Doesn’t this fundamentally undermine Hitchens’ argument? While it is true that God is also holy, and therefore the Judge, His being Judge is also motivated by love.[vii] Far from being a “Heavenly Hitler,” God is fundamentally a Loving God. While Hitchens imagines a needy, petty god who is all about creating for himself and taking from us, the Triune God is about giving and pouring Himself out for His creation. This is not the god of North Korea, but the God of the Garden of Eden. We as Christians should agree with Hitchens that such a god as he imagines would be horrible; however, we must point out that Hitchens’s god is not the true God. Thus, his argument is unsuccessful when applied to Christianity.
Remember, Jesus instructed us to pray, “Our Father in heaven…” (Matthew 6:9, ESV) We approach God as a loving Father, someone who we highly respect and revere. While we submit our lives to our loving Father, we don’t begrudgingly approach Him as if He were a dictator. We submit to Him because of His glory, His beauty, His majesty, and because of His love. How true are these words of Scripture; “We love because He first loved us.”
[i]Michael Reeves, Delighting in the Trinity: An Introduction to the Christian Faith, IPV Academic, 2012, pg. 109.
[ii] Walsch claimed that he was able to ask god any question and god responded by writing out the answer with the pen that Walsch was holding.
[iii]Neale Walsch, Conversations with God: and Uncommon Dialogue, Hampton Roads Publishing Company Inc., 1995, pg. 22-23.

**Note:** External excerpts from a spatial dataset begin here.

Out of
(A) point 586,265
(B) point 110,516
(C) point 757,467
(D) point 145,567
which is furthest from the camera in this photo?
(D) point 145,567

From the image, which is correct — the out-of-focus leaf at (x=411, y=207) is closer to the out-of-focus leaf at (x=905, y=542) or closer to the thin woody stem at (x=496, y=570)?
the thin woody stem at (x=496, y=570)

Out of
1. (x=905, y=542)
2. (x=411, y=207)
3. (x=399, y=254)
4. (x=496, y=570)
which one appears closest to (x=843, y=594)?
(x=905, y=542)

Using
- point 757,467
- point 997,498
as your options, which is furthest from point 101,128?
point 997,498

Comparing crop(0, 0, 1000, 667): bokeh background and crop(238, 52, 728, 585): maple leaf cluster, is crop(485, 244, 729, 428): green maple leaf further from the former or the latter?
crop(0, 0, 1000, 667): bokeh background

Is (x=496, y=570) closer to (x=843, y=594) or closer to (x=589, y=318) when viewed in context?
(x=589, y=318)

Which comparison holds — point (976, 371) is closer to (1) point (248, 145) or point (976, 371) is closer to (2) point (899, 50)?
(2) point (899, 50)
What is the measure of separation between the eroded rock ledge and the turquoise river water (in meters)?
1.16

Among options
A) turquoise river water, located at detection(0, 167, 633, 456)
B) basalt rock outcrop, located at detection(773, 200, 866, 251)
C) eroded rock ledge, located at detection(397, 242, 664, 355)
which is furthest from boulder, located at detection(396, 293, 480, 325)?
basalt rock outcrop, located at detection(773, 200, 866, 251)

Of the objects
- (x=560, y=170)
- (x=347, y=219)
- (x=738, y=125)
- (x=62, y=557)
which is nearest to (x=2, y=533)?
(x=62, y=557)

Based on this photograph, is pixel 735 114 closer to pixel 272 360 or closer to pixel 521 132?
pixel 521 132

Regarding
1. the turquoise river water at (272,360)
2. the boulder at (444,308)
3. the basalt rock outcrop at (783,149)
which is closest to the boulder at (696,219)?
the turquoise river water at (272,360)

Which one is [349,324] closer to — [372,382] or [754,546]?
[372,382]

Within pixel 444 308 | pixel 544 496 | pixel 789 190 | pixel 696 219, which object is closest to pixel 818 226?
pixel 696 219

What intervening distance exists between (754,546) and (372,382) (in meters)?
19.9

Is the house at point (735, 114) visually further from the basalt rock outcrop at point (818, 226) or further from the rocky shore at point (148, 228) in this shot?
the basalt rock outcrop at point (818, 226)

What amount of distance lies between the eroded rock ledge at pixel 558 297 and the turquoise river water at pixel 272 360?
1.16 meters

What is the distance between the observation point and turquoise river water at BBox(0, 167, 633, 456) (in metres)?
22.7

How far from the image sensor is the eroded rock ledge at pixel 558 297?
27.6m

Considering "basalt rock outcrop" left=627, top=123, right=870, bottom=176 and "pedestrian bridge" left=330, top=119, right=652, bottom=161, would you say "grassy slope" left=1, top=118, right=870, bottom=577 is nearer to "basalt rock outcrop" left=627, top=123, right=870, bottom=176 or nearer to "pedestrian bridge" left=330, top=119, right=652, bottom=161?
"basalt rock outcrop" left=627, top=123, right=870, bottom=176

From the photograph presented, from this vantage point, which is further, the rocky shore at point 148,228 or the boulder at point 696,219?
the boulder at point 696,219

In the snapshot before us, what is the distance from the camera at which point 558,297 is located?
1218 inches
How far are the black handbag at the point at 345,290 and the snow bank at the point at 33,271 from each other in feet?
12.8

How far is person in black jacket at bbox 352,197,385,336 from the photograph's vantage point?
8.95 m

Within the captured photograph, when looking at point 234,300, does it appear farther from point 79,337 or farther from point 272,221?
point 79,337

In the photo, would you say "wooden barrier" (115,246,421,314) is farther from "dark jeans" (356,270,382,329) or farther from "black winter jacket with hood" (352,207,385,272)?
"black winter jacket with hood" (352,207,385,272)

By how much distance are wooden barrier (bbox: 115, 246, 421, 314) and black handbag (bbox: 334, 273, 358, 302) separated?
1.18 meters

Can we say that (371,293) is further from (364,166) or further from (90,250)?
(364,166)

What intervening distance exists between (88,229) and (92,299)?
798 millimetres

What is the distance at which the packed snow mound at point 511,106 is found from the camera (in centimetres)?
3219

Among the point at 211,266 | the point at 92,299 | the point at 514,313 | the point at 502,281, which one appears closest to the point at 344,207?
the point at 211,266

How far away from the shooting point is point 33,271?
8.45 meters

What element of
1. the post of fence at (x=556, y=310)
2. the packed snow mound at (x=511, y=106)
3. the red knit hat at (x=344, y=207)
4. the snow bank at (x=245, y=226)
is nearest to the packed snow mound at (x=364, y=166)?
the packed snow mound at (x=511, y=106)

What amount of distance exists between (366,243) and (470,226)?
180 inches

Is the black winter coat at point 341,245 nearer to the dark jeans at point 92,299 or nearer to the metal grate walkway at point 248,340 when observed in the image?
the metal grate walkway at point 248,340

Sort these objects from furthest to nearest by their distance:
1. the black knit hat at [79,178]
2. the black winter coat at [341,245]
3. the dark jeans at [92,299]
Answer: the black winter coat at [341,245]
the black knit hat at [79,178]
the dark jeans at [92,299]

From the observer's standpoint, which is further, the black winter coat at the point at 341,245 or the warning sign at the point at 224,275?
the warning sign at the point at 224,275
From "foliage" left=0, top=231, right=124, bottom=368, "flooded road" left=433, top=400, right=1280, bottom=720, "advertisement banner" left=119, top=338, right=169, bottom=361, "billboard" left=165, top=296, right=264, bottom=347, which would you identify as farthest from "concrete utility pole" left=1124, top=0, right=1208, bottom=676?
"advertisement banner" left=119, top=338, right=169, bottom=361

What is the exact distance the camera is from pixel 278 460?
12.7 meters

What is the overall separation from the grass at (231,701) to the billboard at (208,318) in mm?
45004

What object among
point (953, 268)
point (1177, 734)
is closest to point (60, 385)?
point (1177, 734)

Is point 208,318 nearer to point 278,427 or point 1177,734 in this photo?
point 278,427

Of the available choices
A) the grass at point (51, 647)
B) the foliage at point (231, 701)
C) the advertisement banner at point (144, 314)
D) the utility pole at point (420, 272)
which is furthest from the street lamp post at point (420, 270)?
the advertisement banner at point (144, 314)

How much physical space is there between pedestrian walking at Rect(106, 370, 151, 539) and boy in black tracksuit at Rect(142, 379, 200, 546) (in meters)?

[iv]This does not mean that God is onlylove, for God is also fundamentally a Trinity.
[v]Ellis Potter, 3 Theories of Everything,Destinee Media, 2012, pg. 60.
[vi]As is common with analogies, this becomes absurd if the analogy is taken too far or used to try to explain what it is not intended to explain. For example, I am not suggesting that there is a limit to God’s love as with a pool, but simply how God’s creation is motivated by love, not lack.
[vii]For an explanation of this, see Michael Reeves, Delighting in the Trinity.